South Korean city returns to tighter social distancing as coronavirus cases spike

Students, their parents and teachers of Cheondong Elementary School lining up in Daejeon, South Korea, on July 2, 2020.
Students, their parents and teachers of Cheondong Elementary School lining up in Daejeon, South Korea, on July 2, 2020.PHOTO: EPA-EFE

SEOUL (REUTERS) - South Korea reported 63 new coronavirus cases as of Thursday (July 2), most from domestic infections outside Seoul, triggering the return of tighter social distancing curbs in one city as the spectre of a second wave of the disease worried the authorities.

The tally marked the highest in two weeks and infections outside the Seoul metropolitan area showed a sustained increase, the Yonhap news agency reported.

South Korea was praised for containing its first outbreak of Covid-19 but Asia's fourth-largest economy has experienced persistent outbreaks in recent weeks, mostly in the capital.

For the first time in almost two months, new daily cases from other cities surpassed those from Seoul area.

The south-western city of Gwangju has recorded more than 50 cases the past few days, prompting the suspension of operations at public facilities such as public libraries and museums.

"Gwangju City immediately upgraded its social distancing guidelines to second stage, limiting indoor gatherings to below 50 and outdoor gatherings to below 100," Prime Minister Chung Sye-kyun told a meeting on Friday.

Health authorities have recently categorised social distancing rules in three stages - stage 1 being the least intense and stage 3 the toughest, where schools and businesses are urged to close.

Earlier this week, two primary school students in Daejeon, a metropolis 164km south of Seoul, were tested positive after coming in contact with a peer.

Health authorities suspected one of the two to have been infected at the school.

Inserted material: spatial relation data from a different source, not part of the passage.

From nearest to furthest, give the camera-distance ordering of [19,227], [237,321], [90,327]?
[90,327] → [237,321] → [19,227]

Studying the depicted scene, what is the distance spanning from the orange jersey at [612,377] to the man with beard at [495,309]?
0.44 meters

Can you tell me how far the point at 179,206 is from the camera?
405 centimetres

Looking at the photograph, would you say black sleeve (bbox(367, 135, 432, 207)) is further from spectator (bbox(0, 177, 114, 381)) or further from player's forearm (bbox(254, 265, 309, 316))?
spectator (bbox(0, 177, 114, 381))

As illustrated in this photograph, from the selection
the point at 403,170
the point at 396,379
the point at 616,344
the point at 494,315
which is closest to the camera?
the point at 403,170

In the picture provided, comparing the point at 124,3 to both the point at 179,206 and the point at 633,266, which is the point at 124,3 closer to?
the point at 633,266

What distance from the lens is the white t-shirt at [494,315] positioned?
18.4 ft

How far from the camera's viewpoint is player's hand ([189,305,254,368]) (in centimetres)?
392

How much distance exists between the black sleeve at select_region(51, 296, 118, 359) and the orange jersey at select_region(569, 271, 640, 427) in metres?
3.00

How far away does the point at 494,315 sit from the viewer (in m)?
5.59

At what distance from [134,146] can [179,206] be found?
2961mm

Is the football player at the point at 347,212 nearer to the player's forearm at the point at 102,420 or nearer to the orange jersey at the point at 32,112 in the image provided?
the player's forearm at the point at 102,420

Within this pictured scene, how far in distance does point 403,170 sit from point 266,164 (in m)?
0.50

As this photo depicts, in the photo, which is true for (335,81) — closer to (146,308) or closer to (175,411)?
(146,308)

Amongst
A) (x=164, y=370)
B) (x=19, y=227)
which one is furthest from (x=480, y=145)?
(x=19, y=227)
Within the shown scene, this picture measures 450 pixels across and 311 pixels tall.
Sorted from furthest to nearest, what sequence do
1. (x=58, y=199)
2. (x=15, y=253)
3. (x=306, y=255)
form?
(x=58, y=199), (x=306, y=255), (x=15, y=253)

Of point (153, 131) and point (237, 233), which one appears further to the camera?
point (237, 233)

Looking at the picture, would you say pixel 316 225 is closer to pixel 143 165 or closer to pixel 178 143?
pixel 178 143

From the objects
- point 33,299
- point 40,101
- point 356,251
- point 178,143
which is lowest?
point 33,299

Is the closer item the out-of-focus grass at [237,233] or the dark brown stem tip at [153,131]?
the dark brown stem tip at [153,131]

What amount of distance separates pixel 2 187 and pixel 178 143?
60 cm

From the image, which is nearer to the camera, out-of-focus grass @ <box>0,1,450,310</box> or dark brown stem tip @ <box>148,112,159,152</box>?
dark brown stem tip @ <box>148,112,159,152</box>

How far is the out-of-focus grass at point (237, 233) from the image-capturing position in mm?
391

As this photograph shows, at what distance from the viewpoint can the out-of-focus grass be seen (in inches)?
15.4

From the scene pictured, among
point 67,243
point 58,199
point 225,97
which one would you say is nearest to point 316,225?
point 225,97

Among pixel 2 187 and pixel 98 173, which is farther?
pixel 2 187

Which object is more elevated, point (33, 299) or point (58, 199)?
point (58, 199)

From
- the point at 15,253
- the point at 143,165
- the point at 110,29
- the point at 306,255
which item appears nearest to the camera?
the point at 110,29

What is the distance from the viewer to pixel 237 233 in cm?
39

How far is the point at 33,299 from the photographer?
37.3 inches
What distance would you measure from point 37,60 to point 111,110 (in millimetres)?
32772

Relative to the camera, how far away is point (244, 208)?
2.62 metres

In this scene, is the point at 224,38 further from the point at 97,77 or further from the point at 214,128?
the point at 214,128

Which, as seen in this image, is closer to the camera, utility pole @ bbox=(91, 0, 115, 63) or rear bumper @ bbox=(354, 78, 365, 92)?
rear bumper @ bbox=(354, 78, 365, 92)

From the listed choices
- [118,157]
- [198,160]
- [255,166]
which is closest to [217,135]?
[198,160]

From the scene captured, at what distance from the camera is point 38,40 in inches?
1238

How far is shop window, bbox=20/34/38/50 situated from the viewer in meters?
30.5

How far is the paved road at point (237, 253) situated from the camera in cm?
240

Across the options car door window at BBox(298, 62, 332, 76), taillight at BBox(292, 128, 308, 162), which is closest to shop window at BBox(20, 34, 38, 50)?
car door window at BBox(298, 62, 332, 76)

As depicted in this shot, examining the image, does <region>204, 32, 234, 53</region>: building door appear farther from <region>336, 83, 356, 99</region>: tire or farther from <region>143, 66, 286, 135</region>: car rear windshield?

If confirmed, it would mark the first case of the virus being transmitted at a school in South Korea, according to Yonhap.

 
 
 
 

Schools were given the full go-ahead to hold offline classes in June, but some of them were forced to shut down due to sporadic cluster infections.

The country normally begins a new semester in March.

The recent spikes are concerning as new clusters are emerging in wide range of areas, making it harder for epidemiological surveys.

But with the case numbers still manageable, local governments will each decide whether to upgrade their guidelines, Vice-Health Minister Kim Gang-lip told a briefing.

The new cases took South Korea's tally to 12,967 with 282 deaths by midnight on Thursday.